Spatial reasoning question records
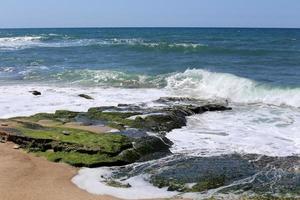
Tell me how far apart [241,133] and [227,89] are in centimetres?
1067

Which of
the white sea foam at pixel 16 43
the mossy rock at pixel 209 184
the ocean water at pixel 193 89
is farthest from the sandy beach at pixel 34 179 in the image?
the white sea foam at pixel 16 43

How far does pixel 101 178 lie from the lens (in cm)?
1179

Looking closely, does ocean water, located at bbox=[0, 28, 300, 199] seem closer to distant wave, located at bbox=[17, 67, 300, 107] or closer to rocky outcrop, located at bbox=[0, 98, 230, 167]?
distant wave, located at bbox=[17, 67, 300, 107]

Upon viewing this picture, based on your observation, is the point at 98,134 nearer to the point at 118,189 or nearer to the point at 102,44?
the point at 118,189

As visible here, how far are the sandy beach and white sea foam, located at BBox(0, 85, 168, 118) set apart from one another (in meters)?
6.21

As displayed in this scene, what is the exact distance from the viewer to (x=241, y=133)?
53.6 feet

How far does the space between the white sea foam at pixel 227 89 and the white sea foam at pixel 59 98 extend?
2.14m

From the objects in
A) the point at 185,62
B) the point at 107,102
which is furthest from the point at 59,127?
the point at 185,62

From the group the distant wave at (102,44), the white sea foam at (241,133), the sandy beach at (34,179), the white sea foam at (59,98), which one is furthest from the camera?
the distant wave at (102,44)

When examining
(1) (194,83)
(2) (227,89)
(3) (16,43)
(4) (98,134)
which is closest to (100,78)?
(1) (194,83)

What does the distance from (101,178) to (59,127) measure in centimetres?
435

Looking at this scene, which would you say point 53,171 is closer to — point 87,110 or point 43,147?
point 43,147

WHAT TO WORK ON: Copy all of the records above word for word, leaving out the pictures.

TASK SOLUTION:
Tell me how far apart [241,133] and [227,89] are in centimetres?
1067

Which of
the white sea foam at pixel 16 43
the mossy rock at pixel 209 184
the ocean water at pixel 193 89
is farthest from the sandy beach at pixel 34 179 in the image?
the white sea foam at pixel 16 43

How far does pixel 101 178 lie from the lens (in cm)?
1179

Looking closely, does ocean water, located at bbox=[0, 28, 300, 199] seem closer to distant wave, located at bbox=[17, 67, 300, 107] or closer to rocky outcrop, located at bbox=[0, 98, 230, 167]?
distant wave, located at bbox=[17, 67, 300, 107]

Upon viewing this picture, based on your observation, is the point at 98,134 nearer to the point at 118,189 or nearer to the point at 102,44?
the point at 118,189

As visible here, how far are the sandy beach and white sea foam, located at BBox(0, 85, 168, 118) set apart from one another (in meters)?
6.21

As displayed in this scene, what is the exact distance from the viewer to (x=241, y=133)?
53.6 feet

How far does the space between the white sea foam at pixel 227 89 and the white sea foam at pixel 59 98 extend?
2.14m

From the objects in
A) the point at 185,62
B) the point at 107,102
which is furthest from the point at 59,127?
the point at 185,62

From the group the distant wave at (102,44), the white sea foam at (241,133), the sandy beach at (34,179), the white sea foam at (59,98), which one is furthest from the camera?
the distant wave at (102,44)

When examining
(1) (194,83)
(2) (227,89)
(3) (16,43)
(4) (98,134)
which is closest to (100,78)?
(1) (194,83)

What does the distance from (101,178) to (59,127) measure in centimetres?
435

Looking at this scene, which would you say point 53,171 is closer to — point 87,110 or point 43,147?
point 43,147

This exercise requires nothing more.